Say it with me, Montgomery: “Vergangenheitsbewältigung.” I know, it’s a long word, but we need to get it down, because Alabama needs “Vergangenheitsbewältigung.” The compound German word, which gained prominence as a concept after the Holocaust, translates approximately to “struggling to come to terms with the negatives of the past,” an idea about which Germany knows a lot, and the Heart of Dixie knows very little.

This month, Alabama’s NAACP filed sued against the state government for what it alleges is — and objectively seems to be — a statewide judicial election system that results in discrimination against all African-American Alabamians. The election system the lawsuit challenges, one that’s been ruled discriminatory and unconstitutional by courts in the past, is rooted in Alabama’s uncomfortable but unavoidable racial history, a history the state’s political leaders need to embrace and engage, not evade at all costs.

The suit filed earlier this month in federal court asks that the election system for Alabama’s appellate courts, which is at-large, be ruled unlawful and another system, possibly single-member districts, be implemented in its stead. The Alabama Supreme Court and the state’s two intermediate appeals courts, the Court of Criminal Appeals and the Court of Civil Appeals, are elected using the system being challenged in this case.

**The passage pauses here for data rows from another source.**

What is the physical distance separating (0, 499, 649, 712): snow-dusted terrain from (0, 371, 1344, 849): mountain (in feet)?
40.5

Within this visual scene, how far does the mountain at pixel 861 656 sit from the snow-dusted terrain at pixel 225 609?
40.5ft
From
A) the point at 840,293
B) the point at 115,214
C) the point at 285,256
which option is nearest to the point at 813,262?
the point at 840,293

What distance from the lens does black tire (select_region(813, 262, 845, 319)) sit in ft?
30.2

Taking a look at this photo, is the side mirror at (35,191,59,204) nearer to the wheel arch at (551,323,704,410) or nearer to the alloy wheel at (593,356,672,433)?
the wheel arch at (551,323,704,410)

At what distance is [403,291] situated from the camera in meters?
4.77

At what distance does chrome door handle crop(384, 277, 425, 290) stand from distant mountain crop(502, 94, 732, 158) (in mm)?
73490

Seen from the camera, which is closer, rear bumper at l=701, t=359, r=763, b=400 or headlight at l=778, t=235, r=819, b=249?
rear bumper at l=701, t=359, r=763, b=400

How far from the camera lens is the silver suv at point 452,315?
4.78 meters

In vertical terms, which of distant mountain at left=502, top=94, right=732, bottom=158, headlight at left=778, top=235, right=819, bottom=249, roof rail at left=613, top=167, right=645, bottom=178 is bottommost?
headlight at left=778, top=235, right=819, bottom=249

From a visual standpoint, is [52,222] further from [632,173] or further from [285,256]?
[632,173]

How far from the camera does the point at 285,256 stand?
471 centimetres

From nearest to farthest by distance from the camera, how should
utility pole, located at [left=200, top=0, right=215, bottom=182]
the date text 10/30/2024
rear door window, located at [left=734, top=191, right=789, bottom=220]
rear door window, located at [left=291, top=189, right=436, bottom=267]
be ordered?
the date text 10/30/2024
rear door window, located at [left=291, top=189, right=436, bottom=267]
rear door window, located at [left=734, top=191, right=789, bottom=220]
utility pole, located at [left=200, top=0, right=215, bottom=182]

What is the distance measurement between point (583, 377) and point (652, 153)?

The lawsuit first points to the results of the at-large system used to elect judges to these three courts as evidence of the system’s discriminatory effect. The facts the lawsuit presents are staggering:

“Today, all nineteen judges on these three courts are white,” the lawsuit says. “Approximately one-quarter of Alabama’s population is African-American. No African-American has won election to any of the three courts … and no African-American has served on these court for the past fifteen years.”

In fact, the lawsuit goes on to point out, no African-American has ever been elected to or served on the Court of Civil Appeals or the Court of Criminal Appeals. Only three African-Americans have served on the Alabama Supreme Court, and all were first appointed to the position by the governor, not elected directly to office.

All of this, the lawsuit argues, is because at-large elections disadvantage minorities by allowing the majority of voters to easily choose all of their preferred candidates, leaving not even minimal representation for those on the margins. This isn’t the case in single-member district election systems, where minorities can more easily elect at least one candidate of their choice.

This isn’t a new battle in Alabama politics. Across Alabama and the rest of the South, at-large elections have been a tool used historically to dilute the power of the black vote.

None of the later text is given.